■ **Exercise instructions**
Copy word for word the lines in the records below, starting at the line with "レターセット 11 Daily dog 【グリーティング】【ラッピング】" and ending at the line with "スウェット 上下セット メンズ/アディダス". Skip the pictures.

(Beginning of Data provided)

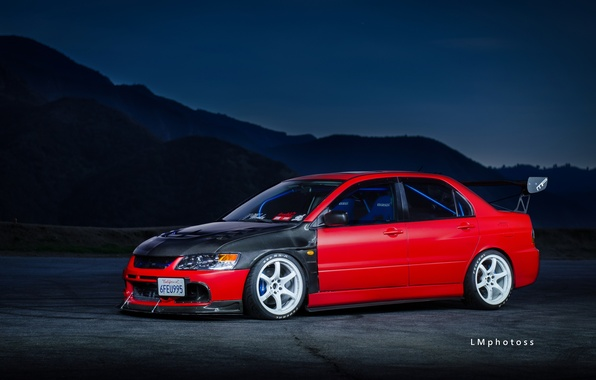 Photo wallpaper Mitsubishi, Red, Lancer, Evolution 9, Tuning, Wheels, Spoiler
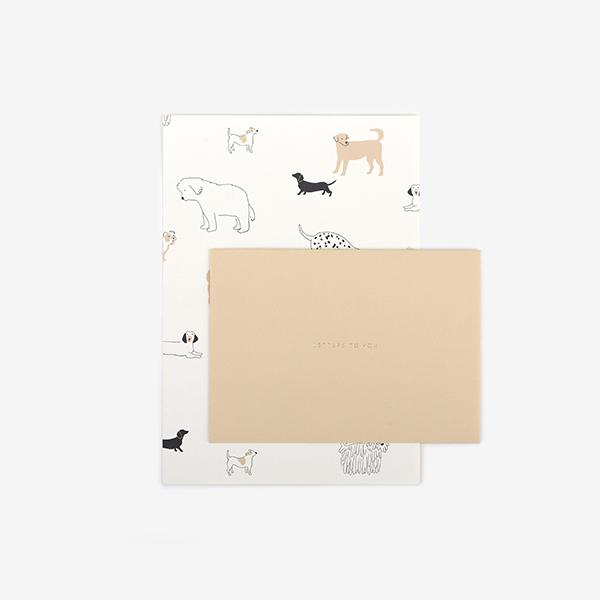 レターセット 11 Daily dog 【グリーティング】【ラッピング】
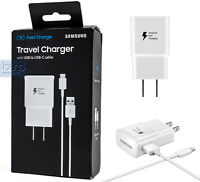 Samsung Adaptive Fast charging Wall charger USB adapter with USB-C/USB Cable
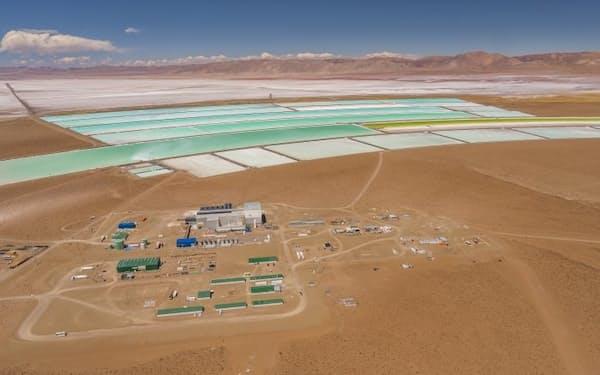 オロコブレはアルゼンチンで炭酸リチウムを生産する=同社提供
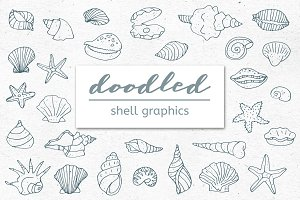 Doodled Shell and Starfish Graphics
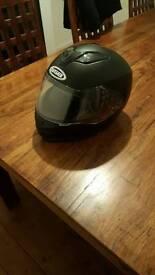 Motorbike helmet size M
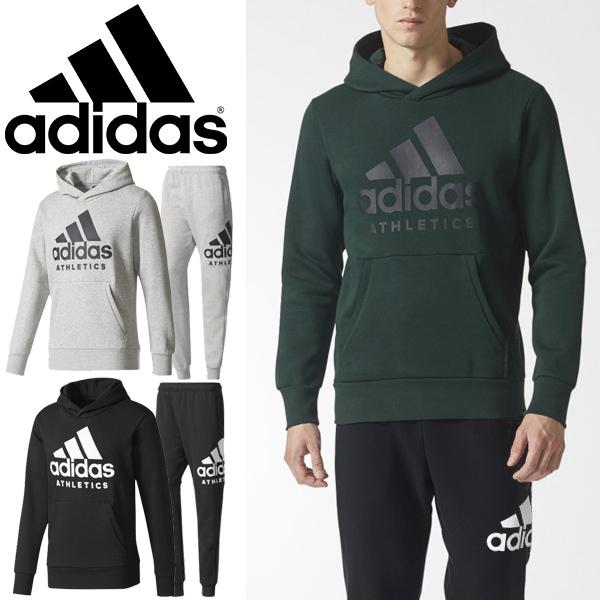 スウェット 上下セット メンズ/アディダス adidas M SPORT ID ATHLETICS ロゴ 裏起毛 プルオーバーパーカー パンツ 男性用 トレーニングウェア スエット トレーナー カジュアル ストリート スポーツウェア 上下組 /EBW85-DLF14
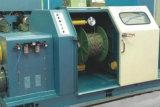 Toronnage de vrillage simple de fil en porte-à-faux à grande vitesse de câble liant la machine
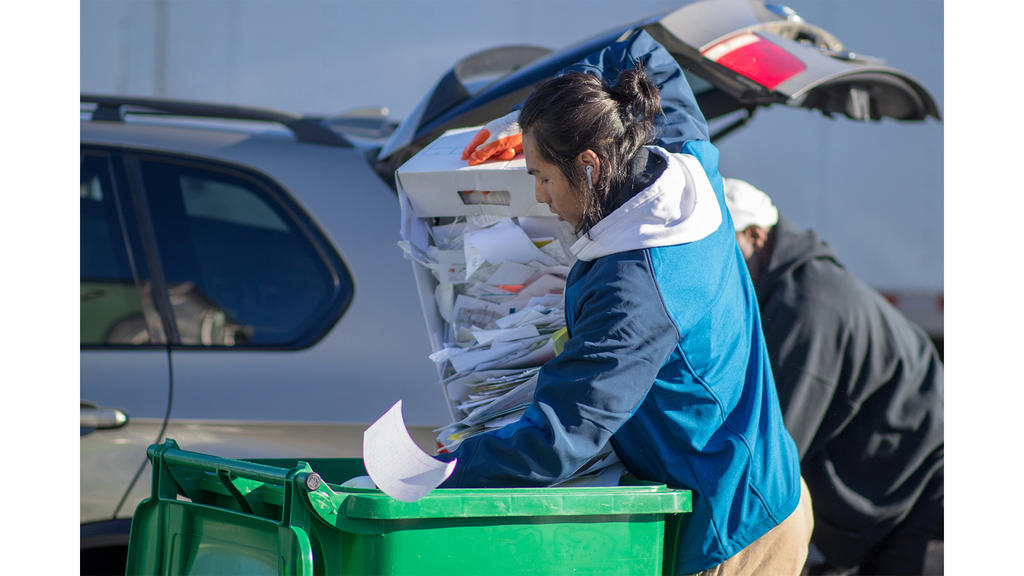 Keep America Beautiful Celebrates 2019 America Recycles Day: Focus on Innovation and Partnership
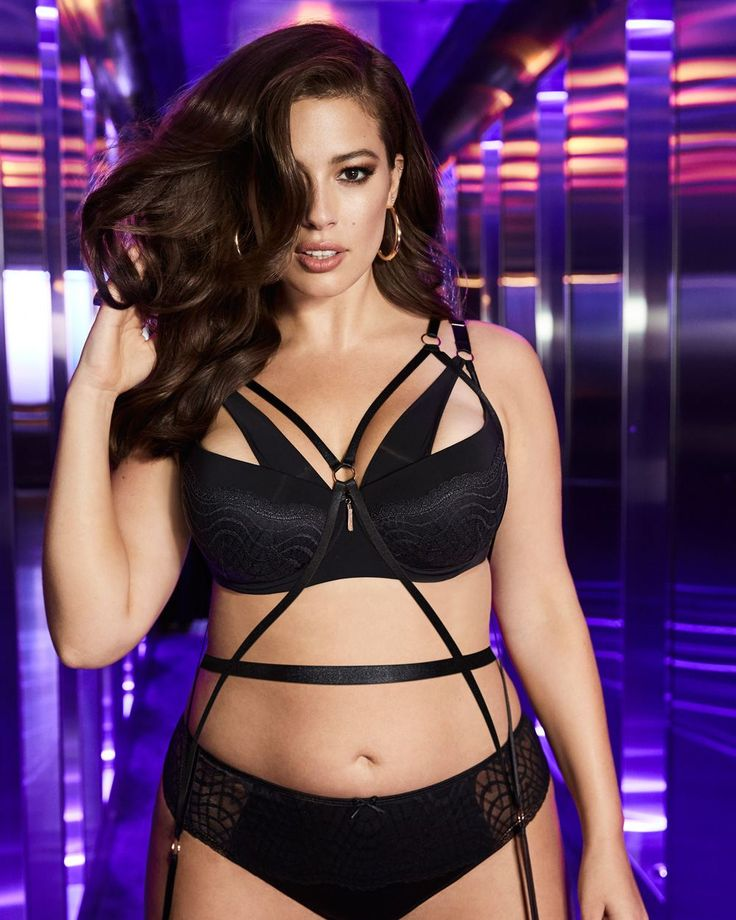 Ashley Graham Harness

(End of Data provided)

■ **Exercise output**
 レターセット 11 Daily dog 【グリーティング】【ラッピング】
 Samsung Adaptive Fast charging Wall charger USB adapter with USB-C/USB Cable
 オロコブレはアルゼンチンで炭酸リチウムを生産する=同社提供
 Doodled Shell and Starfish Graphics
 Motorbike helmet size M
 スウェット 上下セット メンズ/アディダス adidas M SPORT ID ATHLETICS ロゴ 裏起毛 プルオーバーパーカー パンツ 男性用 トレーニングウェア スエット トレーナー カジュアル ストリート スポーツウェア 上下組 /EBW85-DLF14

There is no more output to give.